The combination of DCT and quantization results in many of the frequency coefficients being zero, especially the coefficients for high spatial frequencies. To take maximum advantage of this, the coefficients are organized in a zigzag order to produce long runs of zeros (see Figure 2-10). The coefficients are then converted to a series of run-amplitude pairs, each pair indicating a number of zero coefficients and the amplitude of a non-zero coefficient. These run-amplitude pairs are then coded with a variable-length code, which uses shorter codes for commonly occurring pairs and longer codes for less common pairs.
Some blocks of pixels need to be coded more accurately than others. For example, blocks with smooth intensity gradients need accurate coding to avoid visible block boundaries. To deal with this inequality between blocks, the MPEG algorithm allows the amount of quantization to be modified for each macroblock of pixels. This mechanism can also be used to provide smooth adaptation to a particular bit rate.
Figure 2-10 Transform Coding Operations
The MPEG standard provides a timing mechanism that ensures synchronization of audio and video. The standard includes two parameters: the system clock reference (SCR) and the presentation time stamp (PTS).

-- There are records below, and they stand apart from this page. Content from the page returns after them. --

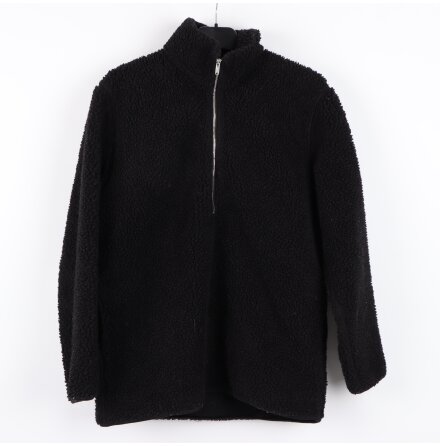 Arket - Moonlight Black - Fleecetr�ja - stl. S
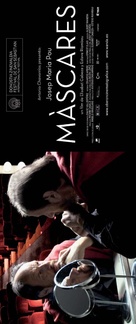 M&agrave;scares - Spanish Movie Poster (xs thumbnail)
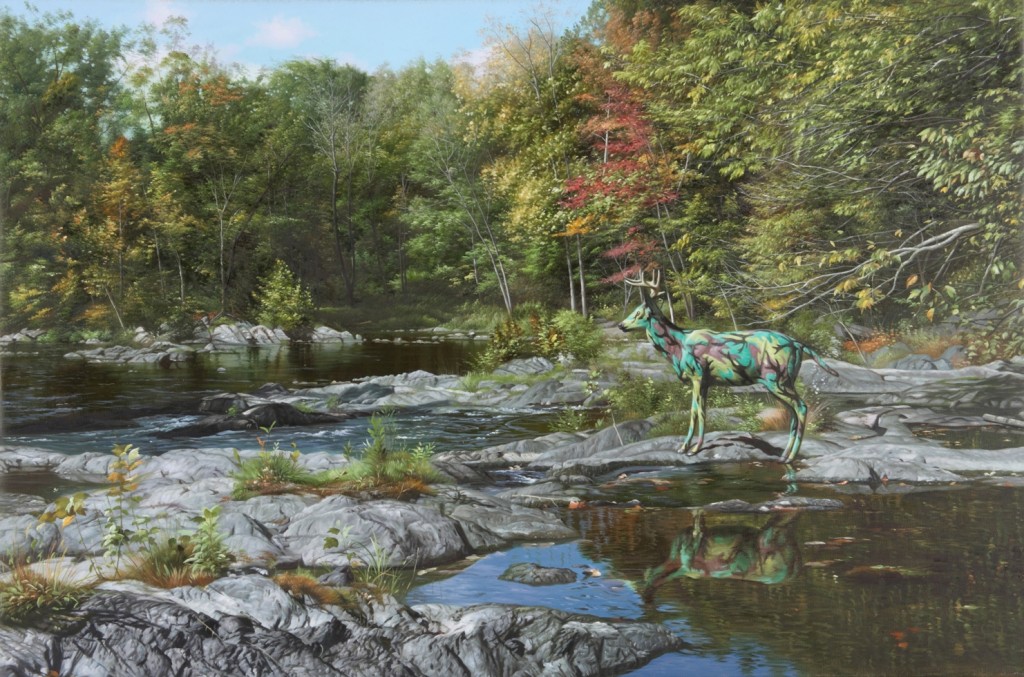 art blog - Ron English - empty kingdom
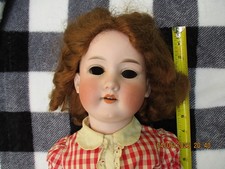 Muñeca grande Armand Marsella 390n DRGM 246/1? (o 7) A.12.M rótula alemania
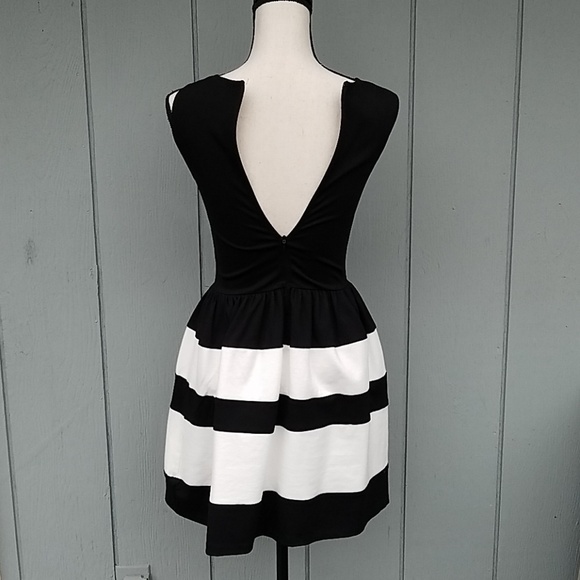 Love..Andy Rayon Blend Mini Dress - Picture 5 of 7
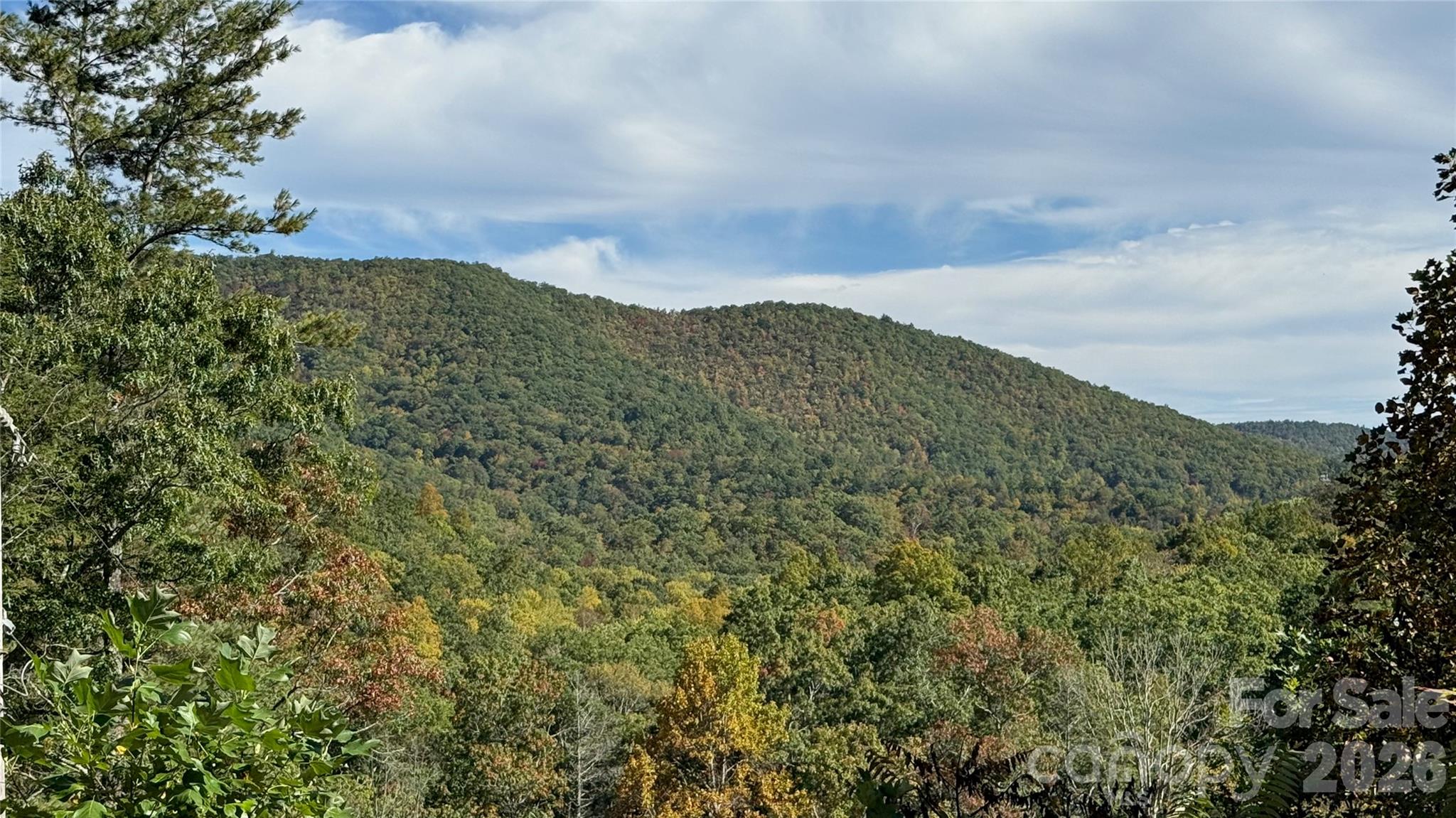 A zoom-in of the view - 898 Rock Creek Road, Burnsville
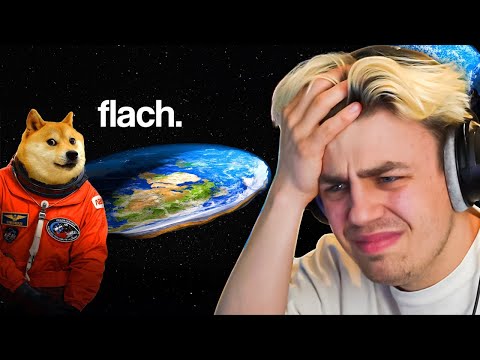 JULES und die FLACHE ERDE! I Papaplatte Reaction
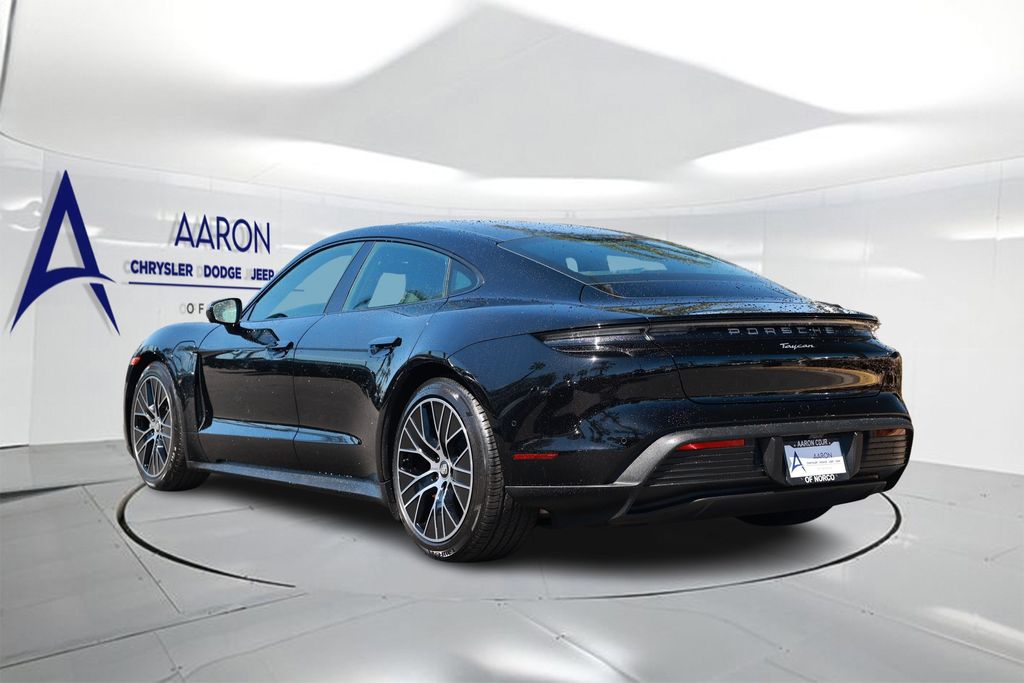 Used 2023 Porsche Taycan Base with VIN WP0AA2Y12PSA10394 for sale in Norco, CA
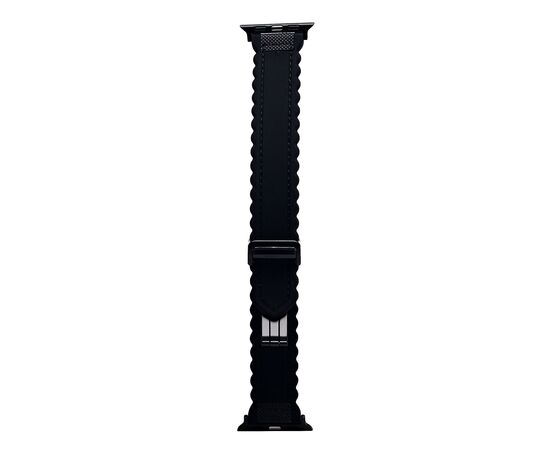  Ремешок - ApW37 Lace Apple Watch 38/40/41мм (black) (230515) 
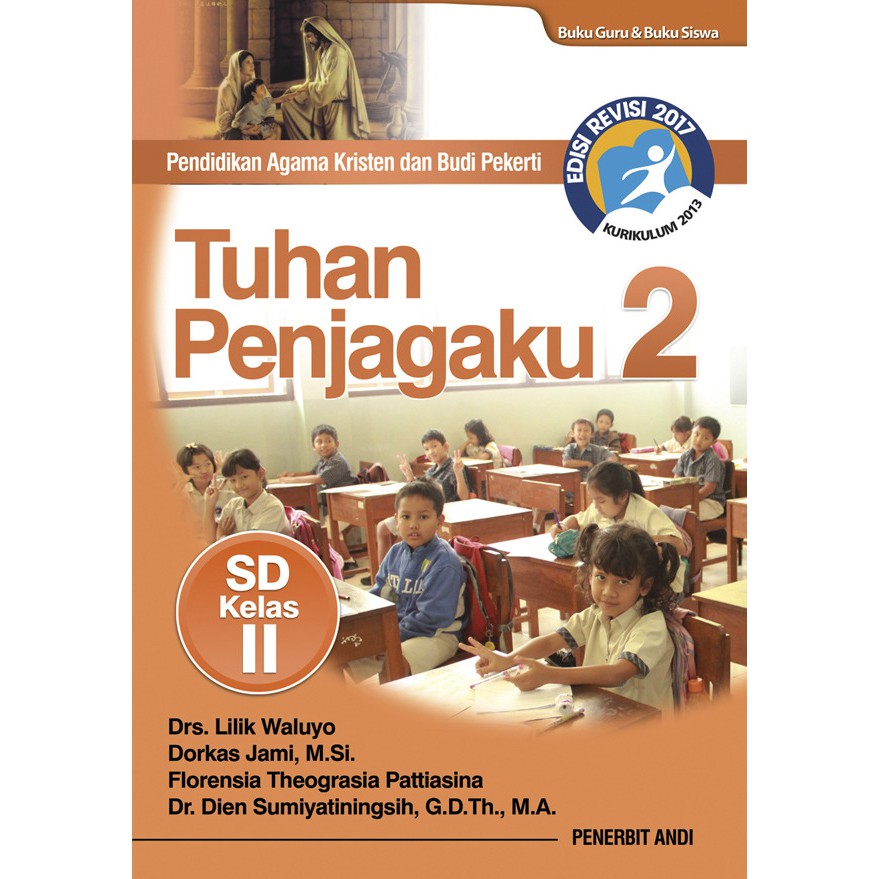 Buku Agama Kristen Kelas 2 Sd Kurikulum 2013 Revisi 2017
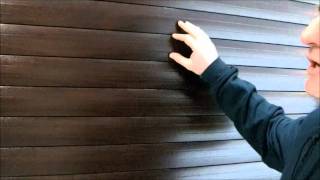 AC Garage doors Novoferm Motorised Insulated Roller Shutter Door [upl. by Saunderson]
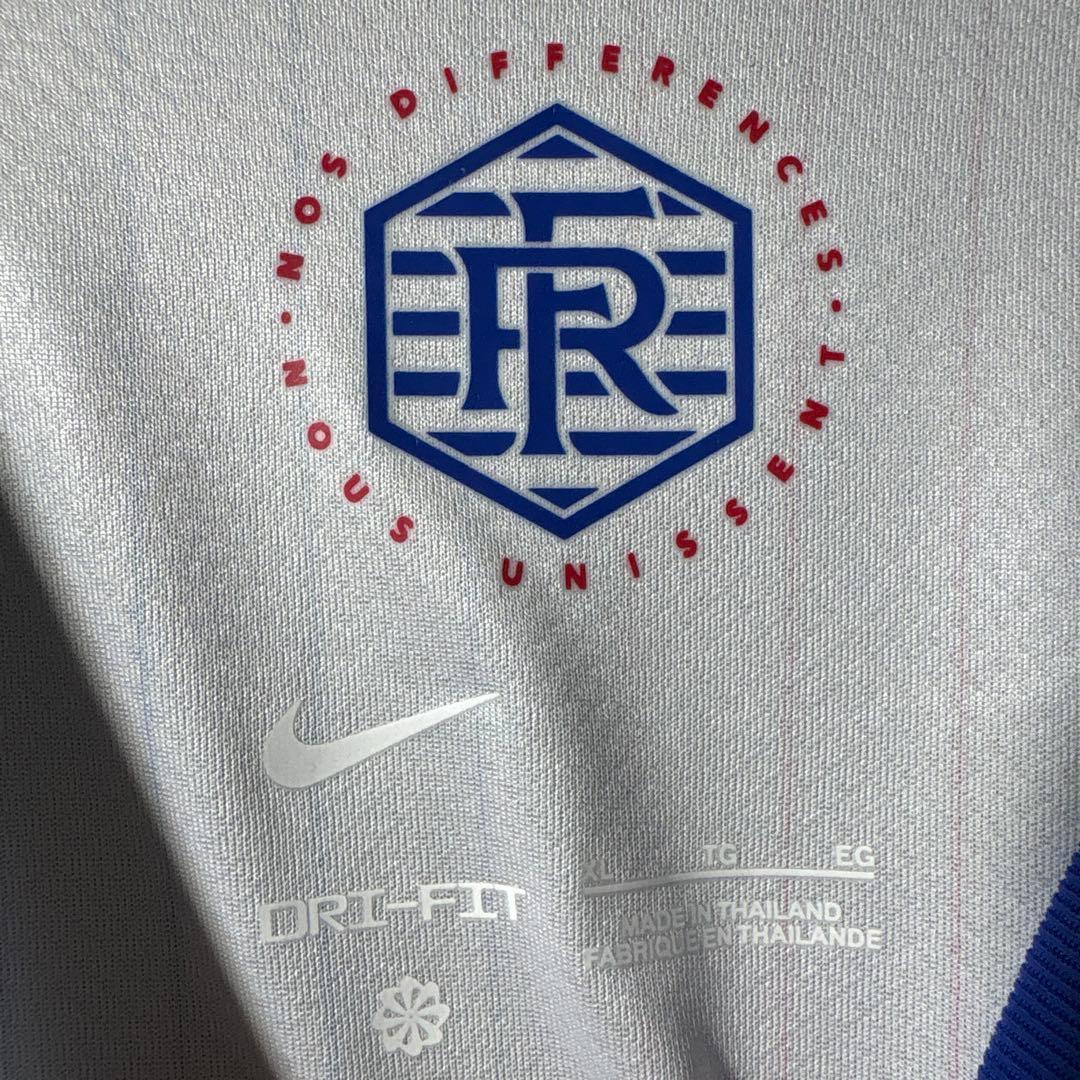【★フランス代表】NIKE メンズ サッカー ユニフォーム XL 半袖 2024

The MPEG-specified ``system clock'' runs at 90 KHz. System clock reference and presentation time stamp values are coded in MPEG bit streams using 33 bits, which can represent any clock cycle in a 24-hour period.
System Clock References
An SCR is a snapshot of the encoder system clock which is placed into the system layer of the bit stream, as shown in Figure 2-11. During decoding, these values are used to update the system clock counter in the CL480.
Figure 2-11 SCR Flow in MPEG System
Presentation Time Stamps
Presentation time stamps are samples of the encoder system clock that are associated with video or audio presentation units. A presentation unit is a decoded video picture or a decoded audio time sequence. The PTS represents the time at which the video picture is to be displayed or the starting playback time for the audio time sequence.
The decoder either skips or repeats picture displays to ensure that the PTS is within one picture's worth of 90 KHz clock tics of the SCR when a picture is displayed. If the PTS is earlier (has a smaller value) than the current SCR, the decoder discards the picture. If the PTS is later (has a larger value) than the current SCR, the decoder repeats the display of the picture.